**Aim**
Convert the records below into a JSON list of strings with one string per line, skipping blank lines. Leave the pictures out of the list.

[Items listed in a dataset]
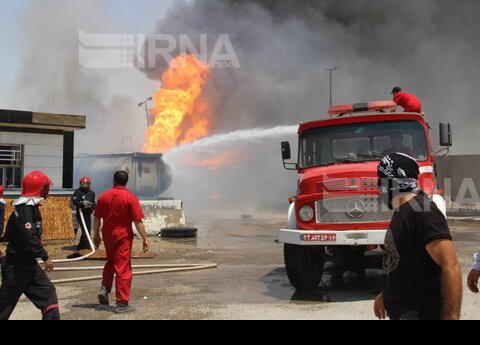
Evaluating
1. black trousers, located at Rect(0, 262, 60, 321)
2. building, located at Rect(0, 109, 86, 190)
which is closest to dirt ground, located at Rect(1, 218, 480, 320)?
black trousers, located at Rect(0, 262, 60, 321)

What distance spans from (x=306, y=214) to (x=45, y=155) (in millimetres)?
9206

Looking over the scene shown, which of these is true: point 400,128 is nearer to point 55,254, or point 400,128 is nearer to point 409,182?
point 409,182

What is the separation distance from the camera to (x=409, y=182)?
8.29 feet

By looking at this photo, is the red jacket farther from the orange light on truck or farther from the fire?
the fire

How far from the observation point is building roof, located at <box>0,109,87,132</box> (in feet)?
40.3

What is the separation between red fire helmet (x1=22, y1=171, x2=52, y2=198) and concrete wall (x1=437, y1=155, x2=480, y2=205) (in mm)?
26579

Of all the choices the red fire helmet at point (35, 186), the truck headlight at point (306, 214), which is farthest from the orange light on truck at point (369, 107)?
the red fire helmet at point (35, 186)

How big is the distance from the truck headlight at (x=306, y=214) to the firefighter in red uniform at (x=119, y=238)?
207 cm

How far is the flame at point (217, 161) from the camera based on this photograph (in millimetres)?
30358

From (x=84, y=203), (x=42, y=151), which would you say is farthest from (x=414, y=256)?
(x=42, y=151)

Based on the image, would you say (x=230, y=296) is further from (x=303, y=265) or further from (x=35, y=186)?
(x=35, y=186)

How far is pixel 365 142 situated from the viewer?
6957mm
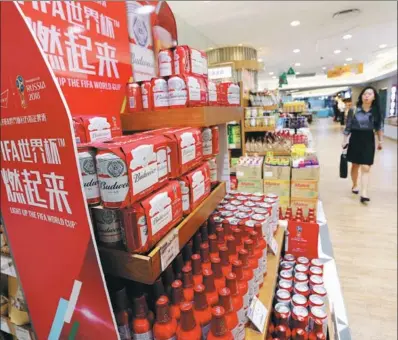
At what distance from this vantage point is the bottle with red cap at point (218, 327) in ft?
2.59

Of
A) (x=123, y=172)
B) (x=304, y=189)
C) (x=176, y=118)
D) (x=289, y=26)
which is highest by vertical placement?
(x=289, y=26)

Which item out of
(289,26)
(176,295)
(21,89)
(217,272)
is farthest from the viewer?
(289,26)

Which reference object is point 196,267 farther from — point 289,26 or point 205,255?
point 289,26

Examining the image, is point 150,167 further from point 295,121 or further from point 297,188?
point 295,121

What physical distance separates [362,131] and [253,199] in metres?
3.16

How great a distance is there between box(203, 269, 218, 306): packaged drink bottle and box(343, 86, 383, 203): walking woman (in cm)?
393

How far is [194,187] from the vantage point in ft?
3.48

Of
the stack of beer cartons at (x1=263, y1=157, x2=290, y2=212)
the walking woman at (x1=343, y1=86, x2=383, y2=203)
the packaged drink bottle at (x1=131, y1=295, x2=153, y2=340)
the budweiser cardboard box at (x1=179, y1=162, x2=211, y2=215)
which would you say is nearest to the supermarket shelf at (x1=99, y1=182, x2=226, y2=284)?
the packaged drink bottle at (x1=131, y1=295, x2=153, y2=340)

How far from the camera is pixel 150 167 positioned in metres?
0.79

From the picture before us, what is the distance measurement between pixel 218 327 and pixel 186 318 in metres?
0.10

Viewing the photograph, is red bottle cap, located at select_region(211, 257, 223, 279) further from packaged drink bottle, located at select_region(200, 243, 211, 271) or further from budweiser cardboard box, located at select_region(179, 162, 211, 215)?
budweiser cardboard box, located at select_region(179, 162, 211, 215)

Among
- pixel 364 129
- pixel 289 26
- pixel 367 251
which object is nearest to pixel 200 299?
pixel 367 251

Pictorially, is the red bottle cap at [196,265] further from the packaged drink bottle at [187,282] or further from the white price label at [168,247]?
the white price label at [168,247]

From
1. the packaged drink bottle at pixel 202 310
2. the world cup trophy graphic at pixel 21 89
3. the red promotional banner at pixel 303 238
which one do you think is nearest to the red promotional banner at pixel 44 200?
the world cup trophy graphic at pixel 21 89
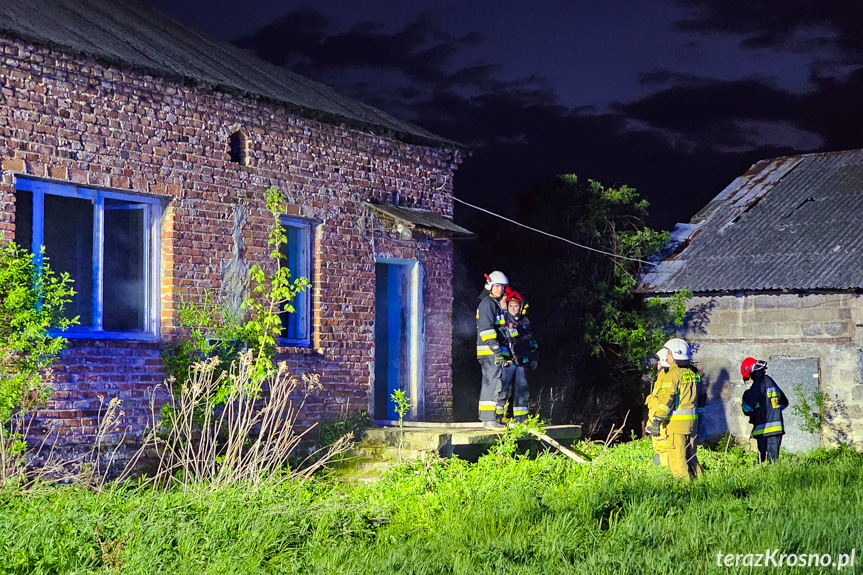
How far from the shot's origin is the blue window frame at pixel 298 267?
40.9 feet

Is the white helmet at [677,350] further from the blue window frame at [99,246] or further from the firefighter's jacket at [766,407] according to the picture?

**Result of the task**
[
  "Evaluating",
  "1. black trousers, located at Rect(0, 262, 60, 321)",
  "2. building, located at Rect(0, 109, 86, 190)",
  "which is closest to dirt ground, located at Rect(1, 218, 480, 320)?",
  "black trousers, located at Rect(0, 262, 60, 321)",
  "What distance spans from (x=306, y=214) to (x=45, y=155) (in millimetres)?",
  "9206",
  "Looking over the scene shown, which of these is true: point 400,128 is nearer to point 55,254, or point 400,128 is nearer to point 409,182?",
  "point 409,182",
  "What is the separation distance from the camera to (x=409, y=182)?",
  "8.29 feet",
  "By looking at this photo, is the red jacket farther from the orange light on truck or farther from the fire?",
  "the fire",
  "How far from the observation point is building roof, located at <box>0,109,87,132</box> (in feet)?",
  "40.3",
  "What is the separation between red fire helmet (x1=22, y1=171, x2=52, y2=198) and concrete wall (x1=437, y1=155, x2=480, y2=205) (in mm)?",
  "26579",
  "Of all the choices the red fire helmet at point (35, 186), the truck headlight at point (306, 214), which is farthest from the orange light on truck at point (369, 107)?",
  "the red fire helmet at point (35, 186)",
  "How big is the distance from the truck headlight at (x=306, y=214) to the firefighter in red uniform at (x=119, y=238)?",
  "207 cm",
  "How far is the flame at point (217, 161) from the camera based on this photograph (in millimetres)?",
  "30358",
  "From (x=84, y=203), (x=42, y=151), which would you say is farthest from (x=414, y=256)?",
  "(x=42, y=151)",
  "Based on the image, would you say (x=230, y=296) is further from (x=303, y=265) or further from (x=35, y=186)?",
  "(x=35, y=186)",
  "How far is pixel 365 142 situated from the viewer?",
  "6957mm",
  "At what distance from this vantage point is the bottle with red cap at point (218, 327) in ft?",
  "2.59",
  "Of",
  "A) (x=123, y=172)",
  "B) (x=304, y=189)",
  "C) (x=176, y=118)",
  "D) (x=289, y=26)",
  "which is highest by vertical placement?",
  "(x=289, y=26)",
  "Which item out of",
  "(289,26)",
  "(176,295)",
  "(21,89)",
  "(217,272)",
  "is farthest from the viewer?",
  "(289,26)",
  "Which reference object is point 196,267 farther from — point 289,26 or point 205,255?",
  "point 289,26",
  "Examining the image, is point 150,167 further from point 295,121 or further from point 297,188?",
  "point 295,121",
  "What physical distance separates [362,131] and [253,199] in metres?",
  "3.16",
  "How great a distance is there between box(203, 269, 218, 306): packaged drink bottle and box(343, 86, 383, 203): walking woman (in cm)?",
  "393",
  "How far is [194,187] from the vantage point in ft?",
  "3.48",
  "Of",
  "the stack of beer cartons at (x1=263, y1=157, x2=290, y2=212)",
  "the walking woman at (x1=343, y1=86, x2=383, y2=203)",
  "the packaged drink bottle at (x1=131, y1=295, x2=153, y2=340)",
  "the budweiser cardboard box at (x1=179, y1=162, x2=211, y2=215)",
  "which would you say is nearest to the supermarket shelf at (x1=99, y1=182, x2=226, y2=284)?",
  "the packaged drink bottle at (x1=131, y1=295, x2=153, y2=340)",
  "How far from the camera is pixel 150 167 positioned in metres?",
  "0.79",
  "From the picture before us, what is the distance measurement between pixel 218 327 and pixel 186 318 in metres?",
  "0.10",
  "Viewing the photograph, is red bottle cap, located at select_region(211, 257, 223, 279) further from packaged drink bottle, located at select_region(200, 243, 211, 271) or further from budweiser cardboard box, located at select_region(179, 162, 211, 215)?",
  "budweiser cardboard box, located at select_region(179, 162, 211, 215)",
  "Among",
  "- pixel 364 129",
  "- pixel 289 26",
  "- pixel 367 251",
  "which object is nearest to pixel 200 299?",
  "pixel 367 251",
  "Pictorially, is the red bottle cap at [196,265] further from the packaged drink bottle at [187,282] or further from the white price label at [168,247]?",
  "the white price label at [168,247]",
  "From",
  "1. the packaged drink bottle at pixel 202 310",
  "2. the world cup trophy graphic at pixel 21 89",
  "3. the red promotional banner at pixel 303 238",
  "which one do you think is nearest to the red promotional banner at pixel 44 200?",
  "the world cup trophy graphic at pixel 21 89",
  "How far from the shot's origin is the blue window frame at pixel 298 267?",
  "40.9 feet",
  "Is the white helmet at [677,350] further from the blue window frame at [99,246] or further from the firefighter's jacket at [766,407] according to the picture?"
]